- _EXERCISE REQUIREMENTS_: All the data should come back exactly as it was given.

— start RECORD EXTRACTS —

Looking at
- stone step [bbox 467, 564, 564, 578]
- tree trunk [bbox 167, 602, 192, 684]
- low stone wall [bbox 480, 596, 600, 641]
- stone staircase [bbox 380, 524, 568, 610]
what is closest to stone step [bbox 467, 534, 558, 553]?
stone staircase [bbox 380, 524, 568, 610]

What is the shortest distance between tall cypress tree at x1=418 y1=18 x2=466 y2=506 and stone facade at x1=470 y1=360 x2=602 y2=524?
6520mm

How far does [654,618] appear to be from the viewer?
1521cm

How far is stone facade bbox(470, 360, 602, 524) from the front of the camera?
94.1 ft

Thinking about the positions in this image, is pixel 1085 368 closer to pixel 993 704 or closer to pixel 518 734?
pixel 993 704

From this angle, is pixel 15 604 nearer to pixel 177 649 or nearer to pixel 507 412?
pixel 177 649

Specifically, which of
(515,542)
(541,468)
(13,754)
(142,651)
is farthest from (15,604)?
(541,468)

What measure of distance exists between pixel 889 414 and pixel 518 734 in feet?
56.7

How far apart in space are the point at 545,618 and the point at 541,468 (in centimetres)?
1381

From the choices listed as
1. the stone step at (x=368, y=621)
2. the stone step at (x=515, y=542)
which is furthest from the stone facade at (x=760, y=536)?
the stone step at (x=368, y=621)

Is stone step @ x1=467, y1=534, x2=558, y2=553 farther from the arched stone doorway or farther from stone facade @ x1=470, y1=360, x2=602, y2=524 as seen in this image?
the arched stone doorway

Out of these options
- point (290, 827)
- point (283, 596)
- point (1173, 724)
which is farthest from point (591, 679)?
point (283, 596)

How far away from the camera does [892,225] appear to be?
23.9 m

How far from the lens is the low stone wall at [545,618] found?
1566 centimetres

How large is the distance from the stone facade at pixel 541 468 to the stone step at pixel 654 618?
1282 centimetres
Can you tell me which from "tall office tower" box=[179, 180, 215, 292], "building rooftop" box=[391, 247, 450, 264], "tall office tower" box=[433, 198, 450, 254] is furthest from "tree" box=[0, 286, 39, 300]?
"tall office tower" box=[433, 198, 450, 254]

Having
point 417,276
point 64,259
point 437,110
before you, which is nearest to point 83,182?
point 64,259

— end RECORD EXTRACTS —

- _SOLUTION_:
Looking at
- stone step [bbox 467, 564, 564, 578]
- tree trunk [bbox 167, 602, 192, 684]
- low stone wall [bbox 480, 596, 600, 641]
- stone staircase [bbox 380, 524, 568, 610]
what is closest to stone step [bbox 467, 534, 558, 553]?
stone staircase [bbox 380, 524, 568, 610]

What is the shortest distance between tall cypress tree at x1=418 y1=18 x2=466 y2=506 and stone facade at x1=470 y1=360 x2=602 y2=524?
6520mm

How far does [654,618] appear to be from the viewer?
1521cm

How far is stone facade bbox(470, 360, 602, 524) from the front of the camera?
94.1 ft

Thinking about the positions in this image, is pixel 1085 368 closer to pixel 993 704 or closer to pixel 518 734?
pixel 993 704

From this angle, is pixel 15 604 nearer to pixel 177 649 or nearer to pixel 507 412?
pixel 177 649

Specifically, which of
(515,542)
(541,468)
(13,754)
(142,651)
is farthest from (15,604)?
(541,468)

What measure of distance exists between pixel 889 414 and pixel 518 734 in feet?
56.7

How far apart in space are the point at 545,618 and the point at 541,468 (in centimetres)?
1381

From the choices listed as
1. the stone step at (x=368, y=621)
2. the stone step at (x=515, y=542)
which is furthest from the stone facade at (x=760, y=536)?
the stone step at (x=368, y=621)

Is stone step @ x1=467, y1=534, x2=558, y2=553 farther from the arched stone doorway or farther from stone facade @ x1=470, y1=360, x2=602, y2=524 as seen in this image?
the arched stone doorway

Out of these options
- point (290, 827)
- point (283, 596)
- point (1173, 724)
which is farthest from point (591, 679)?
point (283, 596)

How far away from the camera does [892,225] appear to be?
23.9 m

How far from the lens is the low stone wall at [545,618] found?
1566 centimetres

How large is the distance from the stone facade at pixel 541 468 to the stone step at pixel 654 618?
1282 centimetres
Can you tell me which from "tall office tower" box=[179, 180, 215, 292], "building rooftop" box=[391, 247, 450, 264], "tall office tower" box=[433, 198, 450, 254] is furthest from "tree" box=[0, 286, 39, 300]?
"tall office tower" box=[433, 198, 450, 254]

Having
point 417,276
point 64,259
point 437,110
before you, which is nearest to point 83,182?
point 64,259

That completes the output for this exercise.